▶ **QUESTIONS**:
1) List the living things named in the sentence of the article on pet vaccinations that begins "These are the reasons".
2) Please repeat word for word the passage of the article on pet vaccinations from "The start of" up to and including "for how long.".

▶ **EXTRACTED TEXT**:
- - -
Why does my pet need those shots?
By DR. FRED SELF / Veterinarian
In recent years, and not just in Alabama, a lot has been made about whether pets should receive annual vaccinations.
Due to some very reliable research and the possibility of tumor formation, some scientists believe annual vaccinations should be stopped.
When this idea hit the media, it combined with “Why do I have to vaccinate my pet when I don’t even get a flu shot?” and “My pet never leaves the house so why do I have to pay for vaccinations?”
The result of this combination was the production of vaccines to be given at three-year intervals and changes in state rabies laws. While the science related to extended vaccination intervals is good, there is also equally good science that says annual vaccinations are better.
The start of any discussion on vaccinations should be the two reasons for vaccinations. First is to protect the pet and second is to protect the entire population of pets. These are the reasons whether we are talking about humans, goats or cats.
On the pet level, vaccinations keep diseases away. The question is for how long.
Each pet’s immune system is different and responds with a different duration of immunity.
- - -
▶ **RECORDS SHOWN**:
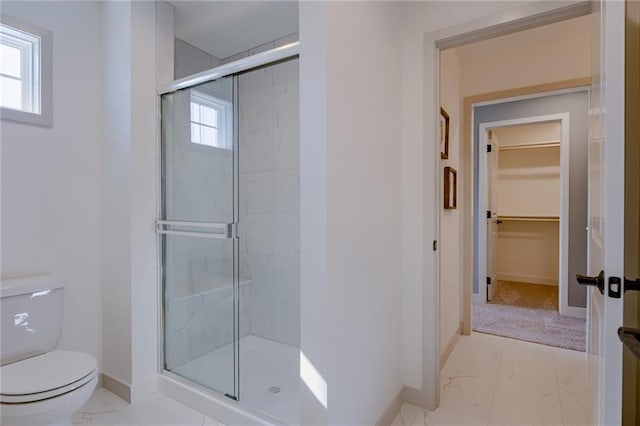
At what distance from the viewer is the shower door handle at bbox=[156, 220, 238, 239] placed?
1889 millimetres

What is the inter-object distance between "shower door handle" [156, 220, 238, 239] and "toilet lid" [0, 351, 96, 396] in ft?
2.54

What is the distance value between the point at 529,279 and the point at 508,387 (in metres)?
3.38

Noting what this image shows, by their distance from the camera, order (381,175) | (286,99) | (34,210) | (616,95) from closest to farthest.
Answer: (616,95)
(381,175)
(34,210)
(286,99)

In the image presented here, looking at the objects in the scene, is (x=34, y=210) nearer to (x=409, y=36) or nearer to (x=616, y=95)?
(x=409, y=36)

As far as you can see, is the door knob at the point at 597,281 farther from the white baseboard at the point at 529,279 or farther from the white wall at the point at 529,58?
the white baseboard at the point at 529,279

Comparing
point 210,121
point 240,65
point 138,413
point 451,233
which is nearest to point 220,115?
point 210,121

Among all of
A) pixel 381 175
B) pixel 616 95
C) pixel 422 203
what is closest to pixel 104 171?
pixel 381 175

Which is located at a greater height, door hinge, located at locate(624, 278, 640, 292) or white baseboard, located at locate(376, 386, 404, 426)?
door hinge, located at locate(624, 278, 640, 292)

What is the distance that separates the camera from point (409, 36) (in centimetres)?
195

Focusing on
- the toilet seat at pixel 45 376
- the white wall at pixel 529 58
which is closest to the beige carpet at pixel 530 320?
the white wall at pixel 529 58

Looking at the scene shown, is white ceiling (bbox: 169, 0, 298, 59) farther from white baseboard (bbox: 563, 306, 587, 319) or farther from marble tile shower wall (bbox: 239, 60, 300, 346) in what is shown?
white baseboard (bbox: 563, 306, 587, 319)

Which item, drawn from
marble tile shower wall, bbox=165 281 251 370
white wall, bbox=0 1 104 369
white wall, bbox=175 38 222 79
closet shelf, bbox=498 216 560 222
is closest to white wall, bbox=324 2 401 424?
marble tile shower wall, bbox=165 281 251 370

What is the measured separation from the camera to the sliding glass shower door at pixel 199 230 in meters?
2.07

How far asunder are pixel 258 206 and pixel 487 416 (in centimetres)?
198
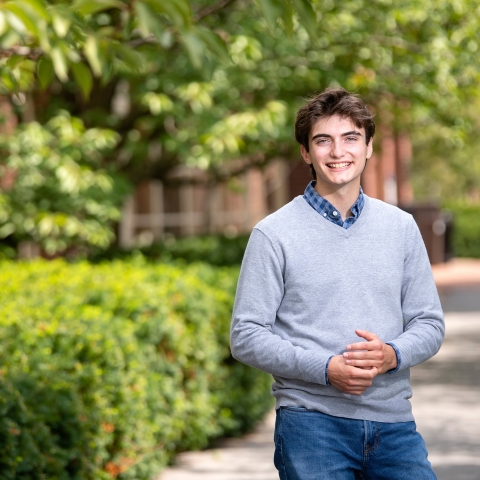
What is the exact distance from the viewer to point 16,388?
15.0ft

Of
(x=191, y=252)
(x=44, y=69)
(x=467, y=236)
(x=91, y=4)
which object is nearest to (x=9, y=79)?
(x=44, y=69)

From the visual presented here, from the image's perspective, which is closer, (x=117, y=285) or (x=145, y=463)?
(x=145, y=463)

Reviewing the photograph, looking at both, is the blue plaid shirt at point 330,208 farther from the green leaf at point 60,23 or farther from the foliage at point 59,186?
the foliage at point 59,186

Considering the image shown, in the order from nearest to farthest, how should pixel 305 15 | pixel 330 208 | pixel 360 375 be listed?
pixel 305 15
pixel 360 375
pixel 330 208

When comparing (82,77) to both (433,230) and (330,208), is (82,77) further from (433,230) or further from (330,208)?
(433,230)

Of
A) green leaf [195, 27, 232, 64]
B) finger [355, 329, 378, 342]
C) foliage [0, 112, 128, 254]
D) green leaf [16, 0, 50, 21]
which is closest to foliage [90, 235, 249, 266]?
foliage [0, 112, 128, 254]

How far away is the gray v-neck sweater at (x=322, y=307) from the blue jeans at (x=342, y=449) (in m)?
0.03

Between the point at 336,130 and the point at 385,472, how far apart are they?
1.06m

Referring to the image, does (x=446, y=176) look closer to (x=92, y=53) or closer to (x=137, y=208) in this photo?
(x=137, y=208)

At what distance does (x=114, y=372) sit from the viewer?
5461 mm

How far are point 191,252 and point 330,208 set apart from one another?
9500mm

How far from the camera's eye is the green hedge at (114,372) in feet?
15.4

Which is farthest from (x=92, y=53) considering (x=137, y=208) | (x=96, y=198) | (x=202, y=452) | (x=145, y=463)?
(x=137, y=208)

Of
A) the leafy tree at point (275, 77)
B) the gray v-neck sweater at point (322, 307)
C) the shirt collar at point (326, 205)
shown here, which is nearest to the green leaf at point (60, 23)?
the gray v-neck sweater at point (322, 307)
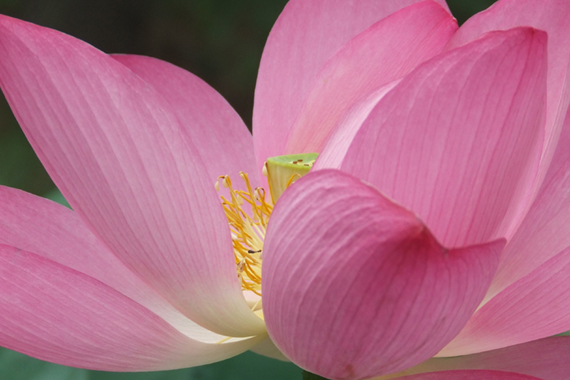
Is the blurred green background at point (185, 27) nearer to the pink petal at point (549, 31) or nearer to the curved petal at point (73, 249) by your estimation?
the curved petal at point (73, 249)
- - -
▶ **YOUR RESPONSES**:
1) humans, goats, cats

2)
The start of any discussion on vaccinations should be the two reasons for vaccinations. First is to protect the pet and second is to protect the entire population of pets. These are the reasons whether we are talking about humans, goats or cats.
On the pet level, vaccinations keep diseases away. The question is for how long.